Making your search not suck with Elasticsearch — Part 6: Totally irrelevant

10 min readJul 19, 2017

This is part 6 of a multi-part series. In this series I will be explaining important concepts in Elasticsearch and using a demo app I built to demonstrate these concepts. You can follow me for updates as they come out over the next few weeks. If you’d like to start at the beginning click here. You can also find a full index of the series at the end of this post.

In my last post I showed how we could use phrase matching to improve our search results. More specifically we used phrase matching to make Elasticsearch rank documents that have content that more closely resembles our query phrase be ranked over those that just happen to contain the words in our query. In our example we wanted a document which contained the exact phrase “star wars” to be ranked over one which contained the phrase “star of wars”. And we were able to do so very easily by using a phrase match query instead of a plain old match query. While that did fix our immediate problem it still didn’t quite get us the results that you and I expect when searching for “star wars” in a database of movies. Today we’re going to talk about why that is.

Be warned this part is a little longer and get’s a little bit more in the weeds than some of the other parts. It might seem a bit boring and wonkish but understanding exactly how Elasticsearch calculates relevance is important for solving our problem. It’s also generally important for debugging Elasticsearch results.

So how does Elasticsearch calculate relevance scores?

At a high level, it’s actually pretty simple. Elasticsearch uses three factors to calculate relevance:

How many term matches there are in the document (term frequency)
How common those matched terms are (inverse document frequency)
How long the field is (field-length norm)

It might not be obvious yet why those factors matter for search relevance. That’s okay. We’ll break it down.

First is term frequency and this probably the most obvious. Term frequency is just the number of times the query term appears in the document. For example, if you search for “star” and the document contains the word “star” 3 times then the term frequency for that document is 3. Easy, right?

Second is inverse document frequency. This is a little more complicated but still pretty straightforward. Inverse document frequency basically represents how many times this term appears in the entire index. Why does that matter? Well, the idea is we want give more weight to terms that are more rare and less weight to terms that are more common. For example, if a document contains the word “hippopotamus” that’s probably more significant than if the document contains the word “and”. Makes sense, right?

Last is field-length norm. It sounds scary but it just represents how long the field is. The idea here is the longer the field is the less weight it should carry. For example, if you have a name field and a description field the name field is probably going to be less than ten words long whereas the description could be hundreds of words long. You probably want to weight the shorter name field higher.

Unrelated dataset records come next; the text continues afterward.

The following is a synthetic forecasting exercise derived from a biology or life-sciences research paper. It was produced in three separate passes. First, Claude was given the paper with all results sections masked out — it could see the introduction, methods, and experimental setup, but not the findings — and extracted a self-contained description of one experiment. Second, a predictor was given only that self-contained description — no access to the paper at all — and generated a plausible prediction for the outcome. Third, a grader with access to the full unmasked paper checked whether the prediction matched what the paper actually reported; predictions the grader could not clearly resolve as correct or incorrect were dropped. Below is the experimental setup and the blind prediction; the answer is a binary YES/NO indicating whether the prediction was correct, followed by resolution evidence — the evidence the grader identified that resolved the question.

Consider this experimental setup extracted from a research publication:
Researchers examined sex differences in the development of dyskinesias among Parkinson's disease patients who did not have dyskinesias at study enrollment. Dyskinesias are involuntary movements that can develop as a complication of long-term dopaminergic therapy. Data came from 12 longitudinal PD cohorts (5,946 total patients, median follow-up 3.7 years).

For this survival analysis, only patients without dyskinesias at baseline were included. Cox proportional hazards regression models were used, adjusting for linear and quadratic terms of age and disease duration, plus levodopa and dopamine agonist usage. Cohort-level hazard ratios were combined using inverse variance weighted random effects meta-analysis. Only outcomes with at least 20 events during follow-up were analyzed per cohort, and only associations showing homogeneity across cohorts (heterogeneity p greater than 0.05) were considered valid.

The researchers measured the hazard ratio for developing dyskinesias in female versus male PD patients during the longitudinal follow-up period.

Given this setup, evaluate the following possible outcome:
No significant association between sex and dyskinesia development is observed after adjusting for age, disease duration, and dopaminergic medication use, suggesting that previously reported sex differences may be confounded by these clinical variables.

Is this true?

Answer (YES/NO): NO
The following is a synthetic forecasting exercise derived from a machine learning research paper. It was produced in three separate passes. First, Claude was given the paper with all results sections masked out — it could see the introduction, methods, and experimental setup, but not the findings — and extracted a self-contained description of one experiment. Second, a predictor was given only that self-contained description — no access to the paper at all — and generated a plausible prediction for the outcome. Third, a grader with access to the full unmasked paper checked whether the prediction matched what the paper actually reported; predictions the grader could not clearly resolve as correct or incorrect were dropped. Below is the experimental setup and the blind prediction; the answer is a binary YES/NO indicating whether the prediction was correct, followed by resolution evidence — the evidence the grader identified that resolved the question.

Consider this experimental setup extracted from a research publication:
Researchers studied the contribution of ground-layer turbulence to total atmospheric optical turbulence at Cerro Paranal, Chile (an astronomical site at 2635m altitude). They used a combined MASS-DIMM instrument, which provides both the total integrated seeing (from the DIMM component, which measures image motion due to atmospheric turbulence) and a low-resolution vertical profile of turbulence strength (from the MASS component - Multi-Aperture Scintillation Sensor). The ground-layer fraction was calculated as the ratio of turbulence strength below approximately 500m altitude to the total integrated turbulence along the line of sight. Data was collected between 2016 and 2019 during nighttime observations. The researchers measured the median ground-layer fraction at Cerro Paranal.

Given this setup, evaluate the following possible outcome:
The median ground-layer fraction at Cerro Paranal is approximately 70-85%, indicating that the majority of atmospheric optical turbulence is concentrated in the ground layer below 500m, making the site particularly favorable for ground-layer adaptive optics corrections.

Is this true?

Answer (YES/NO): NO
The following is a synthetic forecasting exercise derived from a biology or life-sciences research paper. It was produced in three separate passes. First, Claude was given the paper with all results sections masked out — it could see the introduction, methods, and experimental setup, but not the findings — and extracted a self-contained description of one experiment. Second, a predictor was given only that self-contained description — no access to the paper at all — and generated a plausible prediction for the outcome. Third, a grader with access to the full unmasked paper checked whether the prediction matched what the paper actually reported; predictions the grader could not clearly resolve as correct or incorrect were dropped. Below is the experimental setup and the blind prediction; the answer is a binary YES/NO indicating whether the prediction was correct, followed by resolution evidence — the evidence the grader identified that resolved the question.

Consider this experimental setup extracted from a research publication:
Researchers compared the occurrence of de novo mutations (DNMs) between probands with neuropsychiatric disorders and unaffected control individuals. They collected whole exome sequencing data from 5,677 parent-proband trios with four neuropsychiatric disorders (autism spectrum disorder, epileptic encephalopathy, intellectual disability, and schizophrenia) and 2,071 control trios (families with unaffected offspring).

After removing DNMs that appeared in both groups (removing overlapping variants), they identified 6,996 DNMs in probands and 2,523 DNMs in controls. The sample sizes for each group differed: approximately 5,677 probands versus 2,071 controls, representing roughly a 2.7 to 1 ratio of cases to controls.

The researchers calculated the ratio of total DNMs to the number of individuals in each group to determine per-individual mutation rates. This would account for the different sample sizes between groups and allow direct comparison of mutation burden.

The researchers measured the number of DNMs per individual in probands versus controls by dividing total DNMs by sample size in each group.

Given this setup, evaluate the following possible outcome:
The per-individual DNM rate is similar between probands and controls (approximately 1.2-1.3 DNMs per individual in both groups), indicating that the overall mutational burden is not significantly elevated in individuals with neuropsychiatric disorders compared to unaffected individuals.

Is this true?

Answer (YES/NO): YES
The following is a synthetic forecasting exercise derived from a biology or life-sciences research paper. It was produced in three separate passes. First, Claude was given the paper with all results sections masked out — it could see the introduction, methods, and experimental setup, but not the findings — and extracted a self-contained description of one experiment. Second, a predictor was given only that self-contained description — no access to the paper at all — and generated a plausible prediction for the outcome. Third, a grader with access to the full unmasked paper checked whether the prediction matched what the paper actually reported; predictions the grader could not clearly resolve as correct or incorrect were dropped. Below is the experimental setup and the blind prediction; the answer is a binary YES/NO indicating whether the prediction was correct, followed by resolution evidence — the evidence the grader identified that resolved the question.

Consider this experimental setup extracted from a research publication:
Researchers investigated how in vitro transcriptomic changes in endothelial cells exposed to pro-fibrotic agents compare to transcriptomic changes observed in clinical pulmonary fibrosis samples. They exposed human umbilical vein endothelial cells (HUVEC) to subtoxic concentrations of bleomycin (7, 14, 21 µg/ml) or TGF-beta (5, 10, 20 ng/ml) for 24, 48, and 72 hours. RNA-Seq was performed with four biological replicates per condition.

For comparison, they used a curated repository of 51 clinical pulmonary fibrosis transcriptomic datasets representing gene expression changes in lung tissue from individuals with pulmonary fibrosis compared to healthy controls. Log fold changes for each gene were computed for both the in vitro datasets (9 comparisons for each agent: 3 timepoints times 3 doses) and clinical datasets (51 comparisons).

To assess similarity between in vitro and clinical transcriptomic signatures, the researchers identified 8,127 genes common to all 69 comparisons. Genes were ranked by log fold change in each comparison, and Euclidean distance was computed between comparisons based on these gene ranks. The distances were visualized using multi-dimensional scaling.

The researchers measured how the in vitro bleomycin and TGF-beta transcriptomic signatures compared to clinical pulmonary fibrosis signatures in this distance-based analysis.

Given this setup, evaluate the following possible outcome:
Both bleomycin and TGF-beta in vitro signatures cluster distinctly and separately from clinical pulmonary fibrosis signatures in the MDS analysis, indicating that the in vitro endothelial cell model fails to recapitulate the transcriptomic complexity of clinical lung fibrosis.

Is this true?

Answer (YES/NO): NO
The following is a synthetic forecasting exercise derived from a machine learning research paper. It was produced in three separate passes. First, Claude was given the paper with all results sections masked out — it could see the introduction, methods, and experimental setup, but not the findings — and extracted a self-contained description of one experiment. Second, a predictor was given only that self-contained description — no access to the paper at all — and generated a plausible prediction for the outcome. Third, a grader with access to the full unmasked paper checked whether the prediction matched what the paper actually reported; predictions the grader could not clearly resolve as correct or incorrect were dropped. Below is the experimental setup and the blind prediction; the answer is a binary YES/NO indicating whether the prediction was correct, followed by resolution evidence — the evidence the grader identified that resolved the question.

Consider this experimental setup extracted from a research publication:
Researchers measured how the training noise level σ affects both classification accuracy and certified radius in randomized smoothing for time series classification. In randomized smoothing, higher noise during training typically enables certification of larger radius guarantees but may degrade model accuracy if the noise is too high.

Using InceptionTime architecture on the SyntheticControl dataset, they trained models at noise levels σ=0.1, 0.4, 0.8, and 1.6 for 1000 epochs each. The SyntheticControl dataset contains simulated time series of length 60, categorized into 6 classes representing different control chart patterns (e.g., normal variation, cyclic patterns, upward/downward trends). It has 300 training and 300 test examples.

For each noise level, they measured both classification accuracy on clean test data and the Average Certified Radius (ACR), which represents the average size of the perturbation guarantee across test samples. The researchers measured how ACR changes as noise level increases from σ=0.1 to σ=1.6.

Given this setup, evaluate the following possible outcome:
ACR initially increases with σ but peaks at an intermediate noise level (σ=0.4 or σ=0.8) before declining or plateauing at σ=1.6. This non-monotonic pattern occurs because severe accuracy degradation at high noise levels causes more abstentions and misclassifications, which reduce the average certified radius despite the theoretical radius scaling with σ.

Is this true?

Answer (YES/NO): YES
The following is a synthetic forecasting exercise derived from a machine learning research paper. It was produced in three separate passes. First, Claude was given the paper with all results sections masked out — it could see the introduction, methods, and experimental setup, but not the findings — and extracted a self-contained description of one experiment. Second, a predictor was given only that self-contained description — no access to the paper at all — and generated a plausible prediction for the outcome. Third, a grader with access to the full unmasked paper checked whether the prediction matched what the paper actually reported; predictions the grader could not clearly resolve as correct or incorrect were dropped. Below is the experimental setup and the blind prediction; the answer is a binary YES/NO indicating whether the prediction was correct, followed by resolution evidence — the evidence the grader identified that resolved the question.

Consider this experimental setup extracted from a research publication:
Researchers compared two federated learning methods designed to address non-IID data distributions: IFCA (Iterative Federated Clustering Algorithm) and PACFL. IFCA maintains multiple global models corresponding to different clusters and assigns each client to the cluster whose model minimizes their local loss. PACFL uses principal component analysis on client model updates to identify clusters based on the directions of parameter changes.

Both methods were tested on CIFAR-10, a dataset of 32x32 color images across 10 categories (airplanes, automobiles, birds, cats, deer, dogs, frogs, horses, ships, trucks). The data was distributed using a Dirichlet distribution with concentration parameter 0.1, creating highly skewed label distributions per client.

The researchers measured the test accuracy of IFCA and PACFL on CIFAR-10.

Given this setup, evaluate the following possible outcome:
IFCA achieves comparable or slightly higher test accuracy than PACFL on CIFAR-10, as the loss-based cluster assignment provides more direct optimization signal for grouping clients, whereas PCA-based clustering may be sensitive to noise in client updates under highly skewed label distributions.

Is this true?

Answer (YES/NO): NO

As I said these concepts are actually very simple. To calculate relevance you combine them like so:

relevance = (tf * idf) / norm

If you look at the structure of this formula you can see how we apply these intuitions in mathematical form. If the term frequency (tf) is greater, the relevance will be higher. If the the inverse document frequency (idf) is greater, the relevance will be higher. And last if the field-length norm (norm) is greater, the relevance will be lower.

How can we apply this to our search results?

Below I have pasted the full contents of the first search result. This is just for reference. I don’t expect you to read it and I’ve highlighted the important parts.

Saving Star WarsThough a Star Wars fan as a child, life holds no magic or adventure for Woody Garrison . Divorced and working two jobs to pay medical bills for his terminally ill son, Star Wars is now just a movie. Only at the request of his son  does he set off with his childhood buddy, Hank , on a quest to find filmmaker George Lucas  and convince him to continue making Star Wars movies. Through a series of mishaps, Woody and Hank accidentally kidnap Lucas and allow the script for Episode III to fall into the hands of an unbalanced fan , a murderous producer, and a certain Dark Lord-portraying actor . To his surprise, Woody finds himself in the middle of an adventure with the fate of the Star Wars movie-making empire hanging in the balance.

Let’s analyze this using the three factors we’ve just learned: term frequency, inverse document frequency, and field-length norm.

First we’ll start by looking at term frequency. We have a total of 10 term matches in the content of our first search result. Loosely speaking we could say the term frequency for this result is 10. Technically we should count for each term separately (5 matches for “star” and 5 matches for “wars”) but we’ll set that aside.

Next we’ll look at the field-length norm. Remember that field-length norm is just the number of terms in the field. Running the content through a word counter I get 135 total words. Again, technically we should count the name and plot summary separately but we’re just doing a high level analysis so we’ll say our field-length norm is 135.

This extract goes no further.